We haven’t tackled a genuine second ferment yet, for two reasons:

  1. A second ferment can result in exploding jars of  if the process isn’t properly managed.  My 11yo son is the kombucha master at our house and I haven’t trusted him with this process yet.
  2. A second ferment produces a fizzier kombucha and my kids don’t like fizzy drinks.

What is a second ferment?

A second fermentation is exactly what it sounds like: you ferment your batch of kombucha a second time.  This produces a fizzier end result, and can also help to achieve a deeper flavor if you choose to add flavoring ingredients like fruit, juice, ginger, etc.

To do a second ferment, simply bottle up your kombucha with very little headroom at the top of the bottle.  Add flavorings if desired, and make sure the bottles are tightly capped.  Store this kombucha at room temperature away from sunlight for about two days and even up to a week.

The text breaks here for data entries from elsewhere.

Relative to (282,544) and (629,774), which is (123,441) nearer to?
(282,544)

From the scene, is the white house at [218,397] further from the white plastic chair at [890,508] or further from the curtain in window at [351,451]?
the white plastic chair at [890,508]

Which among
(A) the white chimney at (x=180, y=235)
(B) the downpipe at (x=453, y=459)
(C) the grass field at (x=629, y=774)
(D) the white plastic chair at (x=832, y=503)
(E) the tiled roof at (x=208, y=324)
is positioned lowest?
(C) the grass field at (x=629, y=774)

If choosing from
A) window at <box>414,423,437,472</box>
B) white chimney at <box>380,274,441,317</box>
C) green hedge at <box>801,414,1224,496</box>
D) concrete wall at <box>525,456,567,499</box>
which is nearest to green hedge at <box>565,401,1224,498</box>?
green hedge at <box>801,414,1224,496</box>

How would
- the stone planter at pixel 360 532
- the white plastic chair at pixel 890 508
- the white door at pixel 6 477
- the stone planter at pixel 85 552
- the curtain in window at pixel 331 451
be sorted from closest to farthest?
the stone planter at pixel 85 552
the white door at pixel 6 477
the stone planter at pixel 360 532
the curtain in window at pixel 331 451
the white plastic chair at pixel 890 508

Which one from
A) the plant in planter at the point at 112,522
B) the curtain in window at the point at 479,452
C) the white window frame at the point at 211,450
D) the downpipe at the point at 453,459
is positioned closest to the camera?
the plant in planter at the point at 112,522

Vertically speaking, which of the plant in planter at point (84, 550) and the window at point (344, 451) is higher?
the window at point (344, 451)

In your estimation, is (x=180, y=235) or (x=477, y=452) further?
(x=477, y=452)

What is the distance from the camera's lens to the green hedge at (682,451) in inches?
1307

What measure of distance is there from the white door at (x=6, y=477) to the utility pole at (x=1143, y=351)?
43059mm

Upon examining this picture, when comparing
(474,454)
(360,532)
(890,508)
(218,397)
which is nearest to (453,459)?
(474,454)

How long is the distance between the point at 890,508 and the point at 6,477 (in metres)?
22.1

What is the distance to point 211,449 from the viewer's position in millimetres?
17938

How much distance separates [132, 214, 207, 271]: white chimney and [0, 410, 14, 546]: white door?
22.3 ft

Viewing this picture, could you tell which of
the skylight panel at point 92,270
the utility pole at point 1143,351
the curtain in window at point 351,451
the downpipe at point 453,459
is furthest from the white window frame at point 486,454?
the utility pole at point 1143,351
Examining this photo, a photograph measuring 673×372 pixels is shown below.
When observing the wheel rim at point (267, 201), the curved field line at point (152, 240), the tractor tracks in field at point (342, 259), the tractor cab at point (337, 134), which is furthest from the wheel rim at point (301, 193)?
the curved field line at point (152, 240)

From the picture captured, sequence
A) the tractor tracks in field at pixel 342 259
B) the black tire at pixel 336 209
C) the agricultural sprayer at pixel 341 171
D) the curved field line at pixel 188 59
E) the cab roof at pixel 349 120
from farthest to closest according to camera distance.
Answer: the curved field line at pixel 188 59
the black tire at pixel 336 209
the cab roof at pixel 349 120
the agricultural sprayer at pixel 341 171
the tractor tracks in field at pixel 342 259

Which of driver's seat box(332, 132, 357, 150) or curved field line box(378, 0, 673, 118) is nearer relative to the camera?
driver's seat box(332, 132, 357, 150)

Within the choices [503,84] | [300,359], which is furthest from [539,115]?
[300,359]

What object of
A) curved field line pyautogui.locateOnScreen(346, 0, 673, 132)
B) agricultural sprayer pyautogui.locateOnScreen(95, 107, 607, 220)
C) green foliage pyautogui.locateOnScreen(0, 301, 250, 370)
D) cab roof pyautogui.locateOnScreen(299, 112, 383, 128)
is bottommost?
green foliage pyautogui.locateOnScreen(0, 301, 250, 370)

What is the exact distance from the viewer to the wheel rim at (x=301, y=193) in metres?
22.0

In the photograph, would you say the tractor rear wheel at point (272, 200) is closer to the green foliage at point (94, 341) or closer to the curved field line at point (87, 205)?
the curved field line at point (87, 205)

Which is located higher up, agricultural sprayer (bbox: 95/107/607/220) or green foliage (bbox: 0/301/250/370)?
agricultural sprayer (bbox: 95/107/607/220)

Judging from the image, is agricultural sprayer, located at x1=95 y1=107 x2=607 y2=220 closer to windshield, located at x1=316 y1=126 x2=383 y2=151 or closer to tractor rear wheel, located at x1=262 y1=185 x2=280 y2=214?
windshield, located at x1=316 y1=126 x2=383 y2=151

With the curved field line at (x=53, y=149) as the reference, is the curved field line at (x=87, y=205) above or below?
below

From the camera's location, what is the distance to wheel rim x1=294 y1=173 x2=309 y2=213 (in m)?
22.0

Here’s the very important part: “burp” the bottles every so often to avoid building up too much pressure which will explode the bottle.  Some folks even wrap their 2nd ferment inside a trash bag just in case there’s an explosion.

Not quite ready to tackle a second ferment?  Using a bottle with a locking lid and leaving the kombucha at room temperature for a few hours allows you to achieve a bit more fizziness without the complication of a second ferment.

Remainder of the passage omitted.